_Text block:_

For the last few years, Taki‘s only American outlet (he’s much better known in Britain than here) has been New York Press, where, until recently, he edited a stand-alone section called Taki‘s Top Drawer. This summer, he left the alternative weekly in order to launch his new venture with Buchanan. Russ Smith, Press’ owner, says he was sorry to see him go. Not only was Taki‘s section popular with readers, but Taki himself was a personal favorite with the staff.
“Taki’s a great guy, a great fellow. He‘s remarkably fit, and a superb athlete who looks 15 years younger than his age,” Smith says. “To me, he’s the Keith Richards of journalism, because he really does drink enormously. He‘ll stay out until 4 in the morning, then get up at 7 and play tennis. Then he can meet you for lunch in a suit and tie, and you’d never guess that he‘d been out all night. He’s a terrific storyteller, a real gentleman in the old-fashioned European style, and a lot of fun to be around -- a lot of fun.”
At its best, Top Drawer was one of the liveliest newspaper sections in the country, featuring the philosophical musings of Jim Holt, the social mishaps of Toby Young, and the political analysis, or satire in some cases, of Taki, George Szamuely, Scott McConnell, Charles Glass and others. There was also the occasional contribution by Claus von Bulow and the even more ghoulish-sounding Clement von Franckenstein (actually a Hollywood actor). Given TAC‘s tiny circulation (15,000 versus New York Press’ 115,000), I ask if Taki isn‘t making a mistake by changing gigs.
“I wanted to have some kind of voice with people who count,” Taki replies. “I don’t mean it to sound snobby. It‘s nice to be read by someone who might draft a law or something. And that’s what we‘re doing. We’re targeting those people. We‘re sending it to every fucking policy wonk in Washington. I’ve had my run, I‘ve had 35 years as a journalist, and now I want a little bit more gravitas. I’m not going to be writing about how I got drunk and fell on the floor and chased some pussy.”
Still, even if Taki isn‘t writing about his drunken exploits for TAC (he saves them for his Spectator column), he doesn’t yet sound like the typical Washington drone. Far from it. By TAC‘s second issue he was already in full draconian mode, suggesting that sports stars who beat up women should be flogged rather than fined. There was more talk of thrashings two columns later, when he recalled how after Ayatollah Khomeini issued a fatwa against Salman Rushdie, he and Buchanan were not overly moved by the novelist’s plight. “If memory serves,” Taki wrote, “Pat suggested that the Anglo-Indian go to Nicaragua for help, Rushdie having advertised the Sandinistas as the best government on the planet. My suggestion was a good beating by the faithful, perhaps even a kneecapping.”

_Material provided:_
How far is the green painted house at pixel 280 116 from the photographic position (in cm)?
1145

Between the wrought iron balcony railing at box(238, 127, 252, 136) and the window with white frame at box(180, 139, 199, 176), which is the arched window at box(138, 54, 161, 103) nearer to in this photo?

_Problem statement:_
Reproduce the article about Taki word for word, from "For the last" to "with the staff.".

_Task answer:_
For the last few years, Taki‘s only American outlet (he’s much better known in Britain than here) has been New York Press, where, until recently, he edited a stand-alone section called Taki‘s Top Drawer. This summer, he left the alternative weekly in order to launch his new venture with Buchanan. Russ Smith, Press’ owner, says he was sorry to see him go. Not only was Taki‘s section popular with readers, but Taki himself was a personal favorite with the staff.